Presentaba mi libro ante un pequeño grupo de gente. Entre ellos familiares, y uno que otro conocido. El escenario: el patio de un centro cultural ubicado a orillas del mar. Había copas y manteles blancos. Una larga mesa.

La presentadora era una mujer morena, semi atractiva, de corte académico-intelectual que laboraba en un centro de investigación, o algo por el estilo.

La táctica de ella, desde el inicio, y ya después durante la sesión de preguntas y respuestas, fue cuestionar mi libro en todas sus facetas. Desde la sencillez de mi estilo, hasta los títulos de unos cuentos que le parecían superficiales.

—Yo pensaría que un título debiera ser la carta de presentación de un texto —dijo desde el podium, mientras yo la veía sentado en la mesa—. Pero los títulos de tus cuentos, no sé, ¡me parecen triviales!

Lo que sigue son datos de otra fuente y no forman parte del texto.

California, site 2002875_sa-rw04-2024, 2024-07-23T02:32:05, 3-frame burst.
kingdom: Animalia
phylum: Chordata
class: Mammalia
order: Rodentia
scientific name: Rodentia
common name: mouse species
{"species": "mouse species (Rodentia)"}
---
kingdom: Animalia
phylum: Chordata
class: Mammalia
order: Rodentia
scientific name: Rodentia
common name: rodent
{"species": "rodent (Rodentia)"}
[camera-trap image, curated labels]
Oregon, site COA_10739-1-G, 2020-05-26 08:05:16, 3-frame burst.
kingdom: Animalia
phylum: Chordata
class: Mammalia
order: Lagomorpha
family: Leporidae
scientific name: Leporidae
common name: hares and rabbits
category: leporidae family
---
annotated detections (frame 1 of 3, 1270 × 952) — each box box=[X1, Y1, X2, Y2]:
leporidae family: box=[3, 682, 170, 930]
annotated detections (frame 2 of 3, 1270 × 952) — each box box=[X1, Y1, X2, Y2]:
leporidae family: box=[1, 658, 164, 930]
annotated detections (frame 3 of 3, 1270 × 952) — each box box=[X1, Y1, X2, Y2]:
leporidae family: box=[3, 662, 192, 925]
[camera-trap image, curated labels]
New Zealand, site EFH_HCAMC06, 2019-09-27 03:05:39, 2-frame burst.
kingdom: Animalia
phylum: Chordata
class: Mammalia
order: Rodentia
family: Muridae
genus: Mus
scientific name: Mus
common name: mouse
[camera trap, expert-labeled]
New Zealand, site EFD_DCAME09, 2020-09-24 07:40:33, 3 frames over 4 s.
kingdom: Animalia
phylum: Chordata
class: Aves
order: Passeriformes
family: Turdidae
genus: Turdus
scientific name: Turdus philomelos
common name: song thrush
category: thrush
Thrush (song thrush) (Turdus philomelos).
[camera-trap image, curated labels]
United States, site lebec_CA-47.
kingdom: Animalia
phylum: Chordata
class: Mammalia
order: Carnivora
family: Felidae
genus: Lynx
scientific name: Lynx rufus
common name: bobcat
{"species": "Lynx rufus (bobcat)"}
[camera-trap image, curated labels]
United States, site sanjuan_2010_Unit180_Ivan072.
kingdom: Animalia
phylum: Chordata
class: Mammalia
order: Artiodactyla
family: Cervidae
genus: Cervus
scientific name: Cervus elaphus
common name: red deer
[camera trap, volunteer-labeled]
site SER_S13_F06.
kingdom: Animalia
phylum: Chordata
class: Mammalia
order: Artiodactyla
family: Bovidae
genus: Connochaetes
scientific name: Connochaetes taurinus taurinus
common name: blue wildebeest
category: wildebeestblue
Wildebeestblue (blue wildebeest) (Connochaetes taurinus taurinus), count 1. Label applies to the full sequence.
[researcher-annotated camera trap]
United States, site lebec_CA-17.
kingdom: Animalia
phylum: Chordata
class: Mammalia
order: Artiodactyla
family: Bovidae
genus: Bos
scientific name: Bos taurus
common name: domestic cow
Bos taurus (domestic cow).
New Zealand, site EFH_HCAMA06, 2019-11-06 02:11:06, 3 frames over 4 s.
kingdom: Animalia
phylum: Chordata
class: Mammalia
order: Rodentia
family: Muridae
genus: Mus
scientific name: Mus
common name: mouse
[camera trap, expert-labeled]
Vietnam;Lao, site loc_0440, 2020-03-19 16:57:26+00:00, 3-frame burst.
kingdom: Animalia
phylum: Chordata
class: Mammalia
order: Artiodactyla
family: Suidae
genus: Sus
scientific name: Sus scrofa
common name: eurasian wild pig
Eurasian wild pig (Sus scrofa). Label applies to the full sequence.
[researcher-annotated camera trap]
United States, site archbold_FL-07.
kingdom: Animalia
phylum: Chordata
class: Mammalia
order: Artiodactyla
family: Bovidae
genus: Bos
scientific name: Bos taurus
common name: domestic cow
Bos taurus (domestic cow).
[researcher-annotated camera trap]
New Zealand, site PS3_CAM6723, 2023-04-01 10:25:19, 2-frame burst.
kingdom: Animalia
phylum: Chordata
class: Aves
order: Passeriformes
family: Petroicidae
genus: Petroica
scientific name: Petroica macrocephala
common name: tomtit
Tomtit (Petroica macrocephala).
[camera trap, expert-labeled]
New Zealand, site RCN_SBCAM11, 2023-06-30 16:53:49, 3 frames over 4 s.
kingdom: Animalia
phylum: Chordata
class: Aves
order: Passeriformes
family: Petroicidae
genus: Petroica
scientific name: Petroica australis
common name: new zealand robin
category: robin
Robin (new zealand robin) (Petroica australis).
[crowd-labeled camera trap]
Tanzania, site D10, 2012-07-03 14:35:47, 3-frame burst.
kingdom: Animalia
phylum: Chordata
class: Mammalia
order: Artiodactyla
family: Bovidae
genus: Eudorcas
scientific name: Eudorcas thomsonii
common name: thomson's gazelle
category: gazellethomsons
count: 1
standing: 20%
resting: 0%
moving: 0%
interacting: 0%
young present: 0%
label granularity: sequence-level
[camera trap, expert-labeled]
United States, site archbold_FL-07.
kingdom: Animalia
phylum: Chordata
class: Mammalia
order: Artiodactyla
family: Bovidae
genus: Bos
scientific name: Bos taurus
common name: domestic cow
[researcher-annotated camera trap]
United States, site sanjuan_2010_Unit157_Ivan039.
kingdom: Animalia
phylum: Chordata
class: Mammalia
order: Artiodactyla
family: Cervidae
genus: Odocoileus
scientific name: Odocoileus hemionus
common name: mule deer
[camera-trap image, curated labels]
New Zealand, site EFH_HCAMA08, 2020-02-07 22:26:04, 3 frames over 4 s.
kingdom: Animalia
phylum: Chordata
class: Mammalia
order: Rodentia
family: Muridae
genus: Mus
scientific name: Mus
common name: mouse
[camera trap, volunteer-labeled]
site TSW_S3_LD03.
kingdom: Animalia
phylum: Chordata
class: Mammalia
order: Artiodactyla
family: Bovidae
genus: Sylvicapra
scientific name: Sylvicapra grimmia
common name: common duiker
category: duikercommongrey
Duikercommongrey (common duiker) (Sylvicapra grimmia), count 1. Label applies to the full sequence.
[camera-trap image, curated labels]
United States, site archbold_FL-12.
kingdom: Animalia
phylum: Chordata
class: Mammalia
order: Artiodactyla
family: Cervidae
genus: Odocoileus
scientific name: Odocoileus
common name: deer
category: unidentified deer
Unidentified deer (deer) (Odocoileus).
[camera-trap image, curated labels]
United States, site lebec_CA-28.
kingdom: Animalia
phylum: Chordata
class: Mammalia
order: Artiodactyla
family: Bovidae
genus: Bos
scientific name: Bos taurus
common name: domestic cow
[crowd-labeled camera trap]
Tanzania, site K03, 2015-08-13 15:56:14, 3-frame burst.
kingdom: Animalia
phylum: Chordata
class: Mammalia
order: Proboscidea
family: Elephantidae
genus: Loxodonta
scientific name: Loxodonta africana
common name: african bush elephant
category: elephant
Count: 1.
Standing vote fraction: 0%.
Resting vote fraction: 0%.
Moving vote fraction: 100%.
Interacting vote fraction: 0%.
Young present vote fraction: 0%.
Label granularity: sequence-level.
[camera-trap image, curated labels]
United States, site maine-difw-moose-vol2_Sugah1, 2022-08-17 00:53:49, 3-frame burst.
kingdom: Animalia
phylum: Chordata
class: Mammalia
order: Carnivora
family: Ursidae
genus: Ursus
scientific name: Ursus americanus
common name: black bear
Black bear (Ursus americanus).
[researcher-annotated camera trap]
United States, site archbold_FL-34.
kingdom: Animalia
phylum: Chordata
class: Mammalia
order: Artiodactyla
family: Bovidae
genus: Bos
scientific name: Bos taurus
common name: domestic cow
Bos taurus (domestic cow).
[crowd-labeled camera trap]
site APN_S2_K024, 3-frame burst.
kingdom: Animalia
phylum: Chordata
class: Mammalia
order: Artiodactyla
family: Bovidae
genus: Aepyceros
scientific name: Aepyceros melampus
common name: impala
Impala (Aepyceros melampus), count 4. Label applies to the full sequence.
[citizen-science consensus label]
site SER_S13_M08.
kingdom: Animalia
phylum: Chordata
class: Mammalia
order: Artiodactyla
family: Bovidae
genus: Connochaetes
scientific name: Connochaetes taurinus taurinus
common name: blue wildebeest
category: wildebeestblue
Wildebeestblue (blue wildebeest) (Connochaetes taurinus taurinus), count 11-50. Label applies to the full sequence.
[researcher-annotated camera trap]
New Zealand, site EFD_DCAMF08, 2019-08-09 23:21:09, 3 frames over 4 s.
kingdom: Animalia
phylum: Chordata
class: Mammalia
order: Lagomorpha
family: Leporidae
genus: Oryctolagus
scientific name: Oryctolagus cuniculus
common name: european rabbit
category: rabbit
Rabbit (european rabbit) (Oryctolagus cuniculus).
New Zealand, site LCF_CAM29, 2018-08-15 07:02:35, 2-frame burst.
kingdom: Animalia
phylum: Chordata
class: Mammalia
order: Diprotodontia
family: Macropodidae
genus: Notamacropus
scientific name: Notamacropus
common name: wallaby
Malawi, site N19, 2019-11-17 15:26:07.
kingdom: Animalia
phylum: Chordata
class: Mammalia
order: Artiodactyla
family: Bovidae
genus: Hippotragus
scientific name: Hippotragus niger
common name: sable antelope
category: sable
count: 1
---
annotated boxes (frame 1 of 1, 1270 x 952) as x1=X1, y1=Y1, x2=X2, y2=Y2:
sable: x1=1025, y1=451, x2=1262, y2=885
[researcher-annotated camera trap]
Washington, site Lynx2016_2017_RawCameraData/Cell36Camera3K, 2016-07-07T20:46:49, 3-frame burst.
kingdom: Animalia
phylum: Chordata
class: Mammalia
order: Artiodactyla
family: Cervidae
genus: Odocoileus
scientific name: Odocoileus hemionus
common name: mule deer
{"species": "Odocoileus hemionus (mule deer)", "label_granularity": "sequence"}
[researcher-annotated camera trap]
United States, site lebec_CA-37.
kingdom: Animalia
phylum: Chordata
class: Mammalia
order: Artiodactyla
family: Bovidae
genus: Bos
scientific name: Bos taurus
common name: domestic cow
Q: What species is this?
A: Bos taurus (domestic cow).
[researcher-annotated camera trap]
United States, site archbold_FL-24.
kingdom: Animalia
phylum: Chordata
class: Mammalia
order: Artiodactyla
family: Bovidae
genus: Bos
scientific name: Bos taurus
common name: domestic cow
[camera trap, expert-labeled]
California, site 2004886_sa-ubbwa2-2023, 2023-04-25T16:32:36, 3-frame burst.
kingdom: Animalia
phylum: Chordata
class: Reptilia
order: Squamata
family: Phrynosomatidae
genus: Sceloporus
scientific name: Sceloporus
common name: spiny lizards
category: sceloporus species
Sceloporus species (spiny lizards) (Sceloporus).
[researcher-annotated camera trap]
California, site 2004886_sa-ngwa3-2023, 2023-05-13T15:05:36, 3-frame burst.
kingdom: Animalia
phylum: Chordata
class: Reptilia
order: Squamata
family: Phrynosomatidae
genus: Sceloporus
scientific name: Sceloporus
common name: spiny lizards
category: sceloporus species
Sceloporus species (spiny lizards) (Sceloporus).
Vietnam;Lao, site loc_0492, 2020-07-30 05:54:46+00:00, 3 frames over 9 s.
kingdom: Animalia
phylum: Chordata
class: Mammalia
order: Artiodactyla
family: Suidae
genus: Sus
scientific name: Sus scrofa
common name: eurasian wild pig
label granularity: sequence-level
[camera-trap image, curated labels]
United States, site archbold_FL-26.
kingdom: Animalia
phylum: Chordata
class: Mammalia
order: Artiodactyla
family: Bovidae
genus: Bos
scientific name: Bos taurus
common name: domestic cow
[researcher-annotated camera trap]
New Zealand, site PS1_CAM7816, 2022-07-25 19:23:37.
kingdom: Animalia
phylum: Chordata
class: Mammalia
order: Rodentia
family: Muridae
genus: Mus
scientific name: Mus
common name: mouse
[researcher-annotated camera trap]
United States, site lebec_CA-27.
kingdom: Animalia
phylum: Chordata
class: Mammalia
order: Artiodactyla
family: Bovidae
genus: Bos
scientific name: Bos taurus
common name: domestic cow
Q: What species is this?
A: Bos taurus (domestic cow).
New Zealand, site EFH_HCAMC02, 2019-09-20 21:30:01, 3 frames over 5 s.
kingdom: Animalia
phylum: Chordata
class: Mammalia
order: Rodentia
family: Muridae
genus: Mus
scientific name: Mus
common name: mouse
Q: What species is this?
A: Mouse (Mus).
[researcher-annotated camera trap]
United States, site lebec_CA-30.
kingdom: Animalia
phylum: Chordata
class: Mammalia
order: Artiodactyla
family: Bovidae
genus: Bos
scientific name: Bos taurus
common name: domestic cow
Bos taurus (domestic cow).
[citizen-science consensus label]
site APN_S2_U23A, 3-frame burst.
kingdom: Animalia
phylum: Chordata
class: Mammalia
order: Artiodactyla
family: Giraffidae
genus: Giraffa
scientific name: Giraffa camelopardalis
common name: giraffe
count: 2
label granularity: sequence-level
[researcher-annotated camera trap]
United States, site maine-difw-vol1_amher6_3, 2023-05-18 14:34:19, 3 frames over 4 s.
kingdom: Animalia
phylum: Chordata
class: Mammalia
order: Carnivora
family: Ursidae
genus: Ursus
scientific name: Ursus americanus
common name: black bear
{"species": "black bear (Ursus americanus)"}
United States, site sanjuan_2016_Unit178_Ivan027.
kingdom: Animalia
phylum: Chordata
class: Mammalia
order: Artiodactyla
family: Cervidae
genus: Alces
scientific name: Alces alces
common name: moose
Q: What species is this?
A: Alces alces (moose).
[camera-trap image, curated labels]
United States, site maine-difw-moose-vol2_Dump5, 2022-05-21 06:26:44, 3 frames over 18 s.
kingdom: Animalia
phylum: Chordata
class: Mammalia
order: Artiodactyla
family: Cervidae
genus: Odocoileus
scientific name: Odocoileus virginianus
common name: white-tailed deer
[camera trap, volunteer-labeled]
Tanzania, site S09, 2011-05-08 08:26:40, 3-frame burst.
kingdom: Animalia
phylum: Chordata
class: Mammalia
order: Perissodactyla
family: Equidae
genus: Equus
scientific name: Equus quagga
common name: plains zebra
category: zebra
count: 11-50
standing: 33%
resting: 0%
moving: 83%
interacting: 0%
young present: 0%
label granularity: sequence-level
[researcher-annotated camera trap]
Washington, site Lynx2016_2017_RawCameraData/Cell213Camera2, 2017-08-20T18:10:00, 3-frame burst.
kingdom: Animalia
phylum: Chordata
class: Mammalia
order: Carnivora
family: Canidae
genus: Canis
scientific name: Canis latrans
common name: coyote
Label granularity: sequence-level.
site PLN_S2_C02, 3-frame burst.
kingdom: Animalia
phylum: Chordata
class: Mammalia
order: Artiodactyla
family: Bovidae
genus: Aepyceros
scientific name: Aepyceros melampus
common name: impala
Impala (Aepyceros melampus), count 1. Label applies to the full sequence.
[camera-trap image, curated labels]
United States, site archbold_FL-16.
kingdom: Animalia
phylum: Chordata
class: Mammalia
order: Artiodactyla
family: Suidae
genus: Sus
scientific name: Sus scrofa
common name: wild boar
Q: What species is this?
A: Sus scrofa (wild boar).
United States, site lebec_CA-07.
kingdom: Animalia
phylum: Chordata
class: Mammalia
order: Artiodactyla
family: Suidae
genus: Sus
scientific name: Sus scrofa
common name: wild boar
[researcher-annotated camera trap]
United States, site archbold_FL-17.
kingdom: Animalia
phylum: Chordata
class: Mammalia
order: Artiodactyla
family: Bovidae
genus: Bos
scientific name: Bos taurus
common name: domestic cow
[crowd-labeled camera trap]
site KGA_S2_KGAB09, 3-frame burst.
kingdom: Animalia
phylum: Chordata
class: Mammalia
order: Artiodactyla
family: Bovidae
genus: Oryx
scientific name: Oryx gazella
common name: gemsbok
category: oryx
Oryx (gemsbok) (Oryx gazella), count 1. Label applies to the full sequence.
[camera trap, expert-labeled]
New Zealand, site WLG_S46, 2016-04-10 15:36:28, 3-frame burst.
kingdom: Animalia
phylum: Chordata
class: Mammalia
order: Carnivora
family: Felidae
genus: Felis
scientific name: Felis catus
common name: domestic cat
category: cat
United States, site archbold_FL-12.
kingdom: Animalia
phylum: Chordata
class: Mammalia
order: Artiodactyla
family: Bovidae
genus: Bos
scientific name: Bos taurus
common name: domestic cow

Haciendo uso de valentía y templanza, tomé el micrófono, que me pasó a la mesa y de ahí le respondí, nervioso.

—Un título no debe ser explicativo —le dije, tratando de lograr un reposo—. Si así lo fuera, no le quedaría ganas al lector de leer lo demás.

Unas personas sonrieron, asintiendo, entreviendo que esta mujer buscaba formas de degradar mi quehacer.

—De hecho —continué—, entre más abstracto, mejor. Un título abstracto evoca misterio e interés. Incluso, encuentro que los títulos que aparentemente nada tienen que ver, son los mejores.

El público sonrió satisfecho y pronto la charla terminó. Me fui quedando solo en la puerta del centro cultural, donde tuve ocasión de profundizar más ideas con la presentadora de cabello negro, que ahora parecía más interesada en mi persona. Me invitó a la playa.

Yo sabía lo que eso implicaba, y aun así la acompañé.

Tirados en la arena, me mostró un libro que llevaba en su morral de hippie. Era un ejemplar de Heriberto Yépez, donde subrayaba unos poemas en prosa de carácter experimental, donde el autor utilizaba un lenguaje y vocabulario extraño, rebuscado, experimental.

No me sorprendía esto. Yo sabía de los estilos de Yépez, que siempre estaba buscando formas originales de escribir. Y podía sentir que esta mujer, su temperamento, era encontrar fallas o errores en los textos de otros. La característica habitual de una persona amargada o resentida.